By Michael Shank

Michael Shank is a theatre artist who served as a conference facilitator at Focus on South Asia, a ‘youth peace conference’ organised by the Youth Initiative for Peace in Lahore in mid-December 2002. The conference was attended by 35 girls and boys from all the member countries of SAARC except India, because of visa complications. Here, Shank describes a visit to the Wagah-Attari border from the Pakistani side:

We visited the border between Pakistan and India on the last day of the conference; a border heavily guarded by each country. In fact, every day at 1600 hours the Pakistan and Indian military ‘face-off’ in a show of bravado, might and resistance. Thousands of people apparently flock to the border each day to chant, cheer, yell, hold candles, weep and wave as the military stomps, frowns and celebrates the divisiveness the border has created.

We were advised to keep a low profile at the border. Our conference hosts (the human rights commission of Pakistan and two powerful women’s rights organisations in Lahore) had asked us to refrain from singing, performing street theatre or chanting freedom poetry because they were already banned from the border due to similar expression and were fearful that if we became loud and unruly, our association with them might provoke more restrictive action from the government against them.

We agreed to this request. Oddly though, after we arrived at the border and witnessed the angry nationalistic chants and slogans we were overwhelmed with silence and tears. Our willingness to keep a low profile aptly suited our quieter, visceral reaction to the militaristic fervour so pervasive at the border. The contrast was almost too much to bear. The entire week leading up to the border visit had been spent with passionate and dedicated peace workers (including organisers and participants) and now we were surrounded by the hatred of government propaganda that was dividing people with a shared history; people that enjoyed similar music, savour-ed similar food, delighted in similar dance and paraded on similar landscape.

Approaching the white line that divided the two countries I stopped to wave at the Indians standing far on the other side. Pakistan officials quickly ushered me down the path, not wanting me to offer such friendliness during their show of guarded nationalism.

A reporter from Geo, a new private TV channel, showed up at the border to broadcast our visit. They asked if I would be willing to speak. What was I to say? There I stood, donning the local Punjabi clothing of a salwar kameez, at the border between Pakistan and India where nationalism and machismo run high. “What do you suggest we do about this border conflict?”

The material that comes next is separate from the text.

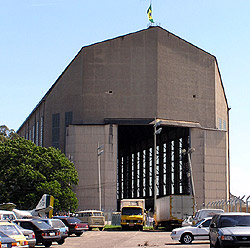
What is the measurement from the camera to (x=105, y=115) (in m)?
91.1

I thought awhile. I thought about the food I had eaten that week – remarkably similar to my experiences with Indian food. I remembered the music of the tabla player and the singer and the dancing that reminded me of Indian friends. Such seemingly common interests were divided by a barbed-wire fence, a fence that had thoughtlessly cut through houses and property 55 years ago dividing relatives and families. 55 years later relatives are still not permitted to speak with each other at the border. And, as I found out, even waving is discouraged.

I answered the reporter with the only suggestion I could muster – that amidst this militaristic zeal we should take the risk of conversing with each other Here At The Border. Why not provide Indians and Pakistanis the opportunity to communicate at the border? I was not suggesting that the governments lift the travel ban between the countries, nor was I suggesting that Pakistanis be able to cross over to Indian land or that the government allow Indians to traverse the big white line to enter Pakistan’s territory. (Though I think all of us believe these desperately need to happen.) I was merely suggesting that we take a small risk and transcend boundaries by talking across borders and hopefully, in the communicating of a common and shared love for music, dance and food, a better place and a better way could exist.

I realised that a handshake, a smile or ‘Assalaamu aleikum, tum kaise ho?’ was not dealing with the issue of nuclear weapons, terrorism or, in this case, the controversial issue of Kashmir. But good communication does imply that both sides are speaking truthfully and respectfully while (hopefully) attempting to understand the other side’s perspective. No longer is the simple recommendation that we Talk With Each Other an easy task but it is still a necessary and a very accomplishable one. Allowing Indians and Pakistanis to talk across the border at Attari/Wagah would definitely be something that could be done for peace.